Selected excerpt.

Capacity 45,000 crowd attended the game
A capacity crowd of 45,000 watched the match on 25 September as former team-mates of Miller's from Celtic, Manchester United and Celtic took part.
Ryan's report added: "I should preface my remarks with a reminder that the purpose of the game was charitable.
"All involved were doing things for the best of reasons and the main thing is that the Miller family benefited from the event. Everything else is secondary and any reservations I have about the episode should be seen in that light.
"The mechanics involved identifying a legal route, establishing independently its validity, and convening at two days' notice our voluntary Central Council from all around the country and overseas to a difficult meeting.
"I don't think any of us were enthusiastic about the outcome we reached.
"The overwhelming sentiment being that we felt we had been bullied into a course of action that we might well have taken anyway if given the chance.
"In hindsight we might have handled matters differently but I do believe that the GAA was very badly served by much of the comment at the time.

Short exercise A. Repeat the spatial relationship listing word for word, starting at the line containing "How large is the gap" and running up to and including the final line of the listing.
Short exercise B. Write the next part of the report on the charity match for the Miller family, picking up after its last sentence.
The report above and the listing that comes next have no connection to each other.

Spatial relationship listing
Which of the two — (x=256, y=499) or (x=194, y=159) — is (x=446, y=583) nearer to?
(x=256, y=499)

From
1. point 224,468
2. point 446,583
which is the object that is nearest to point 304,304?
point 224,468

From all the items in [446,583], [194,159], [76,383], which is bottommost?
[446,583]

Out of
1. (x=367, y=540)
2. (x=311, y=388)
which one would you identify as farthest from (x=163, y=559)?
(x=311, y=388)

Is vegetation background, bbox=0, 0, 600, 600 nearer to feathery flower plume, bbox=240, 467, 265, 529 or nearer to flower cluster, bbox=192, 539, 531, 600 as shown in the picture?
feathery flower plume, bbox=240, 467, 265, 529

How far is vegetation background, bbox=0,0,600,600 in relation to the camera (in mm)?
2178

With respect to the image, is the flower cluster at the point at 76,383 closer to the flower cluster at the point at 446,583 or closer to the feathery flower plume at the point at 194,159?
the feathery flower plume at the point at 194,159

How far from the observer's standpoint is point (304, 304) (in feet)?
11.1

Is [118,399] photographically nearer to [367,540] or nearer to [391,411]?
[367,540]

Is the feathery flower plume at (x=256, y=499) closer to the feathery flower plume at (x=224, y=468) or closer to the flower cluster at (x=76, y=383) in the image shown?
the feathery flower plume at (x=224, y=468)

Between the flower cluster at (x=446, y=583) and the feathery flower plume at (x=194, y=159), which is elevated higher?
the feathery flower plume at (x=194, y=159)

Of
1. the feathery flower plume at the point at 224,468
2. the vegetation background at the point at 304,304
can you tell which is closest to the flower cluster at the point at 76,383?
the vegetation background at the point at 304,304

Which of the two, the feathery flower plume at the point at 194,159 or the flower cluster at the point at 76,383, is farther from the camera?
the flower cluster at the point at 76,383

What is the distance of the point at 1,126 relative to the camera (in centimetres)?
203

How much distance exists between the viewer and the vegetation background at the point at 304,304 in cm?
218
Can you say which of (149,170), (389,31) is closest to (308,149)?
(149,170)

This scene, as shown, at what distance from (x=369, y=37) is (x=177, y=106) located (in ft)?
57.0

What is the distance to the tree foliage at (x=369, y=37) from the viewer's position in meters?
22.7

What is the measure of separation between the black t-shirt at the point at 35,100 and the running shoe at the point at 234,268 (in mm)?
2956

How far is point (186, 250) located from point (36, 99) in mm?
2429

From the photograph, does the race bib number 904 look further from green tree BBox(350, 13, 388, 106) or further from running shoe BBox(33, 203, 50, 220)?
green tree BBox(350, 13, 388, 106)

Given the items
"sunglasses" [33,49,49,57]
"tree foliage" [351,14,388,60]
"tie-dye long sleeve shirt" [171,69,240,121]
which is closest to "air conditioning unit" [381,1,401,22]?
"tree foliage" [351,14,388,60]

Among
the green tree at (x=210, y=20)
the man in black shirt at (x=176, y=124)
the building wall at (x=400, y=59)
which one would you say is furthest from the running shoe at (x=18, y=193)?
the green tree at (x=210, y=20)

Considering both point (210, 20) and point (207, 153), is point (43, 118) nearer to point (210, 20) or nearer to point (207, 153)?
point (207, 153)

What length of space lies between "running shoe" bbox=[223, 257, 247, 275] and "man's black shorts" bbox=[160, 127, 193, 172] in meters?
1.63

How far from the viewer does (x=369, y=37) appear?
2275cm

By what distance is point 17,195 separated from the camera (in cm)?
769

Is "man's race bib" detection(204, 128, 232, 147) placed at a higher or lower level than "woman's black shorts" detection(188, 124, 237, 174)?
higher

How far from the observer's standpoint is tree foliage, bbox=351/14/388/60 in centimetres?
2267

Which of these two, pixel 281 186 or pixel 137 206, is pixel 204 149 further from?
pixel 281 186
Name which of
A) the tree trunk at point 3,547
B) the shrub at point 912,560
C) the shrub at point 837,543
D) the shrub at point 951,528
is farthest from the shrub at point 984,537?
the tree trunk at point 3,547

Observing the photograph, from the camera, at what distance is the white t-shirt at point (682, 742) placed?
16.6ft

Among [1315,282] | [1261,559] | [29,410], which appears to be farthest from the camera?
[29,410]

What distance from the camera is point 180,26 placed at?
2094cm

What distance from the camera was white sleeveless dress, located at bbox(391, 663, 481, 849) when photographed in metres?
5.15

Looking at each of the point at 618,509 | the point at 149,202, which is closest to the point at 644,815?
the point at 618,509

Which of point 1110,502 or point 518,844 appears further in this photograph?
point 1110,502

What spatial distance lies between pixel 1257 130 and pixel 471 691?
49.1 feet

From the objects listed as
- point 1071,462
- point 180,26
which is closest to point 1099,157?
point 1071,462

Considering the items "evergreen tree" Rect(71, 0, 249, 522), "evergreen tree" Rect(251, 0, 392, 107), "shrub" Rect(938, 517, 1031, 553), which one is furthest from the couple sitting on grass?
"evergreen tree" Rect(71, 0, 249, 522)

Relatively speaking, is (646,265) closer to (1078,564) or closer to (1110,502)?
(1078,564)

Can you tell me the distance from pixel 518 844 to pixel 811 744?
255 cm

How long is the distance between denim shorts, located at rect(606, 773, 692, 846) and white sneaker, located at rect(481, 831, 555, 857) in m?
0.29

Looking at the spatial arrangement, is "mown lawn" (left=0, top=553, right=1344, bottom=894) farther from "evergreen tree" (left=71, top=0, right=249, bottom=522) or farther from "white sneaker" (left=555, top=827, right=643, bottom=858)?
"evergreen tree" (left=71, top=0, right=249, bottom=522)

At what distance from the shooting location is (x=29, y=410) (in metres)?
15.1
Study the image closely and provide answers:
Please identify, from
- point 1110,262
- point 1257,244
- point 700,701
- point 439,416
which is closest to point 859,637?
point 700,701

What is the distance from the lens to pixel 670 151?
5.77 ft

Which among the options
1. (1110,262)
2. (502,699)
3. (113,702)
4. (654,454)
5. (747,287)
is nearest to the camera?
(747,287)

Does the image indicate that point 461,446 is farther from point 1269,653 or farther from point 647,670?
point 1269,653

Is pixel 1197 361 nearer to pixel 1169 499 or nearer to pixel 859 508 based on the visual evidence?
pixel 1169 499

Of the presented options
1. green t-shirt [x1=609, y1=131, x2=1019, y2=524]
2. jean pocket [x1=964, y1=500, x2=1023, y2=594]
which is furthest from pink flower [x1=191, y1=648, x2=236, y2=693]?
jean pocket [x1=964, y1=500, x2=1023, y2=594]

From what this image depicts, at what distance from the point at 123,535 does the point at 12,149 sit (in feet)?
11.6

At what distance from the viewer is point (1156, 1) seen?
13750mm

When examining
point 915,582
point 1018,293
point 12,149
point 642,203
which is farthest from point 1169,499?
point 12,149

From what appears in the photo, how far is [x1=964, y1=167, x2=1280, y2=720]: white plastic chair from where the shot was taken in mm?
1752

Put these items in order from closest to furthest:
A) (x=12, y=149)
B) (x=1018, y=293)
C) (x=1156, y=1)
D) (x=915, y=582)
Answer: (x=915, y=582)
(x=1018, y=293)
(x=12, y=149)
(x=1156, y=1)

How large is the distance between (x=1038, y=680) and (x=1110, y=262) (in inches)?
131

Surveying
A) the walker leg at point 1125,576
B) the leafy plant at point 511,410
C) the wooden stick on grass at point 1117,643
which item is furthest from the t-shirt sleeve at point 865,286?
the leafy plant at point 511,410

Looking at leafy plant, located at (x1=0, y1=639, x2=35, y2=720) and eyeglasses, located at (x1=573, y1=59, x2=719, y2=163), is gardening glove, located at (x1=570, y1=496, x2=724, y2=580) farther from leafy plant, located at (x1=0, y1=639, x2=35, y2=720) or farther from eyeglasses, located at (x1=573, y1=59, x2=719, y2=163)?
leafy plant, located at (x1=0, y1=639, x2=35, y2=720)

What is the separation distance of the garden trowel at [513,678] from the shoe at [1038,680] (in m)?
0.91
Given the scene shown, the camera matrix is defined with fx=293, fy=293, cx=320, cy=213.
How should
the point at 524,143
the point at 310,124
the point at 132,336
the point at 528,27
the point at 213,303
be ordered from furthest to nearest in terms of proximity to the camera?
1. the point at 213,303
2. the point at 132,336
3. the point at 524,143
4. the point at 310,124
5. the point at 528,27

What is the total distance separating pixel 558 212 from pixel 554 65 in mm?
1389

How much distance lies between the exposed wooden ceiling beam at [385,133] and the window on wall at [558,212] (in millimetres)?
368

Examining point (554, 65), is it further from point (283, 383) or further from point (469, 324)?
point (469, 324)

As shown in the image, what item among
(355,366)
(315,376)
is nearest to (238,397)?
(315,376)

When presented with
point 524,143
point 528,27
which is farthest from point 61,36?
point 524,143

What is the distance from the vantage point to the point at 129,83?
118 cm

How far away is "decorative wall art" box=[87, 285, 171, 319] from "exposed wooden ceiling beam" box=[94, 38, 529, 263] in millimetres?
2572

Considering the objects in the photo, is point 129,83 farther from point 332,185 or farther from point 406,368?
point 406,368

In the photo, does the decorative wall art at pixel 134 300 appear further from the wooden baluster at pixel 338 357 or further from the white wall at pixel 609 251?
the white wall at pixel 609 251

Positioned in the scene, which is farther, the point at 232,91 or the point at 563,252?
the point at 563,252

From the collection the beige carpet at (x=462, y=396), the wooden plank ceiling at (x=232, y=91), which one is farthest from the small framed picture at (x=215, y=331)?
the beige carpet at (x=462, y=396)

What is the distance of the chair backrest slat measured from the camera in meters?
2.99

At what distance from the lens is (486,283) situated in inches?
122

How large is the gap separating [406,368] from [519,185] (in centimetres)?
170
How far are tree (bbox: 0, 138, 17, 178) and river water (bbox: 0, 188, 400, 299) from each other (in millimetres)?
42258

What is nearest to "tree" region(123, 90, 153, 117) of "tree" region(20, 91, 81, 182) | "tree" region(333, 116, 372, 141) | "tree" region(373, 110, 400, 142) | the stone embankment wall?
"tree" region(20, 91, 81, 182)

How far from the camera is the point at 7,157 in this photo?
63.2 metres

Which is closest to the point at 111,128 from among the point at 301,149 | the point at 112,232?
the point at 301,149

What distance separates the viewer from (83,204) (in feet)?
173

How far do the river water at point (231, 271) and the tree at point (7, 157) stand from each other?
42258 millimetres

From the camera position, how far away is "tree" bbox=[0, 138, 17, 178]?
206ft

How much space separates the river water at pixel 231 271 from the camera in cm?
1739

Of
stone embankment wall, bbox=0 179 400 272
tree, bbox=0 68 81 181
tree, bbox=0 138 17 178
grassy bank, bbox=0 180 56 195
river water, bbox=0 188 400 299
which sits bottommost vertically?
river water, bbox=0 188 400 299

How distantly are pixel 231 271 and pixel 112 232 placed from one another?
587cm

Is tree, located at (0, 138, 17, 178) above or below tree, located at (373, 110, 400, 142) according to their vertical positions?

Exercise response A.
How large is the gap separating [406,368] from [519,185] (in centimetres)?
170
How far are tree (bbox: 0, 138, 17, 178) and river water (bbox: 0, 188, 400, 299) from each other (in millimetres)?
42258

What is nearest to "tree" region(123, 90, 153, 117) of "tree" region(20, 91, 81, 182) | "tree" region(333, 116, 372, 141) | "tree" region(373, 110, 400, 142) | the stone embankment wall?
"tree" region(20, 91, 81, 182)

How far from the camera is the point at 7,157 in this photo?
63.2 metres

Which is closest to the point at 111,128 from among the point at 301,149 | the point at 112,232?
the point at 301,149

What distance separates the viewer from (83,204) (in feet)?
173

How far do the river water at point (231, 271) and the tree at point (7, 157) stand from each other?
42258 millimetres

From the camera position, how far away is "tree" bbox=[0, 138, 17, 178]?
206ft

How much space separates the river water at pixel 231 271 from the camera in cm?
1739

Of
stone embankment wall, bbox=0 179 400 272
tree, bbox=0 68 81 181
tree, bbox=0 138 17 178
grassy bank, bbox=0 180 56 195
river water, bbox=0 188 400 299
which sits bottommost vertically?
river water, bbox=0 188 400 299

How distantly are pixel 231 271 and pixel 112 232 placed from one another?
587cm

Is tree, located at (0, 138, 17, 178) above or below tree, located at (373, 110, 400, 142) according to their vertical positions?

Exercise response B.
"It was consumed so much time and energy and yet was not an issue of our making.
"Frustratingly I still don't quite know how things got to where they did."
The GAA's director general made clear that he is no way blamed the Liam Miller game's organising committee for the controversy.
"Quite the opposite in fact. Events just seemed to take on a momentum of their own, with ever more influential people expressing ever more unhelpful and unsolicited views.
"There was an inference at the time that the GAA should be under some moral, if not legal, compulsion to allow the use of our pitches for other sports because the association, or the specific pitch, had received public funding.
"This not factually correct and is not morally defensible."